*WORK REQUIRED*
Revise the data below by replacing each occurrence of "boot" with "hiking boot", leaving everything else unchanged.
******************************
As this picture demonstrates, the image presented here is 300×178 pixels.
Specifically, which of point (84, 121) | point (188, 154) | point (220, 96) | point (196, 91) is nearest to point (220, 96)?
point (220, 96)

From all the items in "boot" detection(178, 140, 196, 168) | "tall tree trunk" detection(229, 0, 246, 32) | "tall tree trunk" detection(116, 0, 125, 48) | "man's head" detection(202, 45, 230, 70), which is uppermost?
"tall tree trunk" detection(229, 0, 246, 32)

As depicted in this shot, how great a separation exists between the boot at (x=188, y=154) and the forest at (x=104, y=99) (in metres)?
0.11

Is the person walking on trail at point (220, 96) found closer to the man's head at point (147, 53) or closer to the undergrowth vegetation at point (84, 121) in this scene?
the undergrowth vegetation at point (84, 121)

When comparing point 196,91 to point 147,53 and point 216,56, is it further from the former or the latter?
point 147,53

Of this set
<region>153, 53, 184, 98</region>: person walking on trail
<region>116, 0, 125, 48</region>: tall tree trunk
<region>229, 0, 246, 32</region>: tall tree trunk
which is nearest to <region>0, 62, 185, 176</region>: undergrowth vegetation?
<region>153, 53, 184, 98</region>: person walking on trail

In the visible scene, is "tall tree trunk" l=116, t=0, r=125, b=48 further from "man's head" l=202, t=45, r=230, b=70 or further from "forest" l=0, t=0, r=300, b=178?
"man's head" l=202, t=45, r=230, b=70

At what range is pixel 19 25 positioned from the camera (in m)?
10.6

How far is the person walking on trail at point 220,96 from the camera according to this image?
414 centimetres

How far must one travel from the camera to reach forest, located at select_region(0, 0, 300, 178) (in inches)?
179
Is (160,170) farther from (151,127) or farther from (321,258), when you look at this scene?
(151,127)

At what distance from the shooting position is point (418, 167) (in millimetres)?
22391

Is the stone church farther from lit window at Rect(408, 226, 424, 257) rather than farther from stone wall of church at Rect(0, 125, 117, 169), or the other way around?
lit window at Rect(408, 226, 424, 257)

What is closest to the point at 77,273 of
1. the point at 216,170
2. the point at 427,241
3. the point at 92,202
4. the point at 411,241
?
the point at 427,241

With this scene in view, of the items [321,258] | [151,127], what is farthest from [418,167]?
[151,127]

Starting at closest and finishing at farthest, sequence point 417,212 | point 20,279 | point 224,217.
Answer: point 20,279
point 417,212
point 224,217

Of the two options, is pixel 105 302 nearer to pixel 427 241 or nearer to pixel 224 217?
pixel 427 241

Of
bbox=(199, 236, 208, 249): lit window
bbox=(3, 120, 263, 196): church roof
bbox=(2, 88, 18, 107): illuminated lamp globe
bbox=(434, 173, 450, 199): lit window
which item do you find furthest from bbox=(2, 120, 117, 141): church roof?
******************************
*RESULT OF THIS TASK*
As this picture demonstrates, the image presented here is 300×178 pixels.
Specifically, which of point (84, 121) | point (188, 154) | point (220, 96) | point (196, 91) is nearest to point (220, 96)?
point (220, 96)

From all the items in "hiking boot" detection(178, 140, 196, 168) | "tall tree trunk" detection(229, 0, 246, 32) | "tall tree trunk" detection(116, 0, 125, 48) | "man's head" detection(202, 45, 230, 70), which is uppermost?
"tall tree trunk" detection(229, 0, 246, 32)

As depicted in this shot, how great a separation exists between the hiking boot at (x=188, y=154) and the forest at (x=104, y=99) (in metres)?
0.11

Is the person walking on trail at point (220, 96) found closer to the man's head at point (147, 53) or closer to the undergrowth vegetation at point (84, 121) in this scene?
the undergrowth vegetation at point (84, 121)

When comparing point 196,91 to point 147,53 and point 216,56, is it further from the former or the latter?
point 147,53

Of this set
<region>153, 53, 184, 98</region>: person walking on trail
<region>116, 0, 125, 48</region>: tall tree trunk
<region>229, 0, 246, 32</region>: tall tree trunk
which is nearest to <region>0, 62, 185, 176</region>: undergrowth vegetation?
<region>153, 53, 184, 98</region>: person walking on trail

In the visible scene, is "tall tree trunk" l=116, t=0, r=125, b=48 further from "man's head" l=202, t=45, r=230, b=70 or further from "forest" l=0, t=0, r=300, b=178?
"man's head" l=202, t=45, r=230, b=70

At what range is pixel 19 25 positioned from the camera (in m)?
10.6

How far is the person walking on trail at point 220,96 from the camera according to this image?
414 centimetres

How far must one travel from the camera to reach forest, located at select_region(0, 0, 300, 178) (in inches)?
179
Is (160,170) farther from (151,127) or farther from (321,258), when you look at this scene?
(151,127)

At what distance from the shooting position is point (418, 167) (in millimetres)?
22391

Is the stone church farther from lit window at Rect(408, 226, 424, 257) rather than farther from stone wall of church at Rect(0, 125, 117, 169), or the other way around?
lit window at Rect(408, 226, 424, 257)

What is closest to the point at 77,273 of
1. the point at 216,170
2. the point at 427,241
3. the point at 92,202
4. the point at 411,241
?
the point at 427,241

With this scene in view, of the items [321,258] | [151,127], what is farthest from [418,167]?
[151,127]

Starting at closest and finishing at farthest, sequence point 417,212 | point 20,279 | point 224,217.
Answer: point 20,279
point 417,212
point 224,217

Of the two options, is pixel 105 302 nearer to pixel 427 241 or nearer to pixel 224 217?
pixel 427 241

Of
bbox=(199, 236, 208, 249): lit window
bbox=(3, 120, 263, 196): church roof
bbox=(2, 88, 18, 107): illuminated lamp globe
bbox=(434, 173, 450, 199): lit window
which item do you find furthest from bbox=(2, 120, 117, 141): church roof?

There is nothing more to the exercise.